In 2015, some female celebrities were banned from entering one red-carpet premiere because they were wearing flats instead of high heels. For the rest of the festival that year, women wore flats or bare feet to subsequent premieres in protest and have continued to do so whenever their feet hurt. Julia Roberts shucked her shoes in 2016 (but left a honking emerald and diamond necklace in place) and last year, Kristen Stewart stopped halfway up the red carpet, took off her towering Louboutins, and walked the rest of the way barefoot. Not to be outdone, this year Sylvester Stallone tested the dress code limits in jeans, T-shirt, flannel, and boots. Good thing, because while he got away with the jeans and flannel, sneakers would have been the last straw and gotten him bounced.
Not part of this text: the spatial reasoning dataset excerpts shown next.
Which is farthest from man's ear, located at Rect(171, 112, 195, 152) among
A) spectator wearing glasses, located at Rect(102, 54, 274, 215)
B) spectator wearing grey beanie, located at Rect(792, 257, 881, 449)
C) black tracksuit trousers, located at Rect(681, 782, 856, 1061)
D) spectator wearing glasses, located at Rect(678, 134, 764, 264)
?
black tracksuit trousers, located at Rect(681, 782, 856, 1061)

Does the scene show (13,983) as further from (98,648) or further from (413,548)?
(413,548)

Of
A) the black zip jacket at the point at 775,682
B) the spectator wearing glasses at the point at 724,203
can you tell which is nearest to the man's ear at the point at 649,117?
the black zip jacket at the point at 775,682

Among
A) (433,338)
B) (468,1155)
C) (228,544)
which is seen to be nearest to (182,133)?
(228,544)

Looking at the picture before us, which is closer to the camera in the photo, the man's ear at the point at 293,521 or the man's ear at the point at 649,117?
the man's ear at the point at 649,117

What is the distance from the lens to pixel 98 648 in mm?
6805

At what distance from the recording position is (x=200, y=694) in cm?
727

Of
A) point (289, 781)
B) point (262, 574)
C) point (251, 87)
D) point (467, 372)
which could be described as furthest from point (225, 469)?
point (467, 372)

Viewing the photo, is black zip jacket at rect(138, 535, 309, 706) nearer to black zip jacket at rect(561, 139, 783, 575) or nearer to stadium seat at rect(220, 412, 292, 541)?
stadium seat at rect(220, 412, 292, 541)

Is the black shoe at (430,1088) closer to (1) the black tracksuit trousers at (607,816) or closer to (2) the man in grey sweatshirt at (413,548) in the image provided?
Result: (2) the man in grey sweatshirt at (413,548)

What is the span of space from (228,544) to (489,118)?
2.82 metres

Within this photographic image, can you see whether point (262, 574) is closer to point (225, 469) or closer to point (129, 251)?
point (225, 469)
Neither has Cannes been exempt from the #metoo movement, which got its start with the Harvey Weinstein sex scandal in Hollywood. At Cannes too, a number of high-profile directors and producers have been accused of sexual harassment and abuse over the years, so starting last year, Festival officials, in conjunction with the French government, announced the creation of a hotline to report sexual harassment and other crimes.
It goes without saying that big important jewelry is de rigueur for a movie premiere. This year’s most notable jewelry event in Cannes was a big oopsie: a female courier tasked with transporting about $4 million worth of jewelry got off her flight and left the bag on board. By the time she realized her mistake, the plane had already turned around and was on its way back to London’s Luton airport.
Now, even for a civilian traveler, forgetting your carry-on bag is a pretty impressive brain blip. But in the jewelry industry, it is inconceivable. Jewelry couriers are a highly trained species. They get private screening at airport security; never let a bag out of their hand even for a nanosecond, and if they’re driving, will always assume a fender bender or a flat tire is a diversion tactic, not an accident. When they fly, the suitcase with their underwear can go to outer Mongolia, but the jewelry doesn’t leave their possession even to go to the loo on the plane.
So when the one thing you’re tasked to do—nay, the very reason you’re even in Cannes in the first place—is to deliver $4 million worth of jewelry to rock star Rita Ora, how do you forget to grab your carry-on bag when you get off the plane?
The good news is that unlike a few famous jewelry heists in Cannes, the jewelry for Ora was all recovered. Still, it’s probably a sure bet that courier’s career in jewelry is over. Rita Ora, meanwhile, later showed up in a massive Chopard necklace for the photo call for Magnum X Rita_Ora (that’s Magnum the ice cream bar, not “Magnum P.I.”)
The other big piece of jewelry news was the 121 carats of diamonds (total weight) Mariah Carey wore to perform at the amfAR gala. The jewelry, from Chopard’s “Queen of Kalahari” collection, featured diamonds all cut from the same piece of rough, a stunningly pristine 324-carat find named the Queen of Kalahari.
The Queen of Kalahari rough was cut into 23 diamonds in total. Of those, five weigh more than 20 carats (Carey wore most of them) and all the traditional diamond shapes—round brilliant, cushion, heart, emerald, and pear were represented in what came from the rough. Carey’s necklace—designed to look like diamond lace—featured the centerpiece of the Kalahari collection, a whopping 50-carat (yes, that’s 5-0) round brilliant. The matching earrings had both a 25-carat pear and a 26-carat heart, and the final piece of the set, a ring, has a 20-carat cushion cut.
Chopard is the principal jewelry sponsor of the Cannes Film Festival, so it’s no surprise that almost a dozen celebrities were spotted wearing pieces from the famed French jeweler. In addition to Carey, some other top names spotted in Chopard included Marion Cotillard, Lea Seydoux, Elle Fanning, Milla Jovovich, model Izabel Goulard, and more.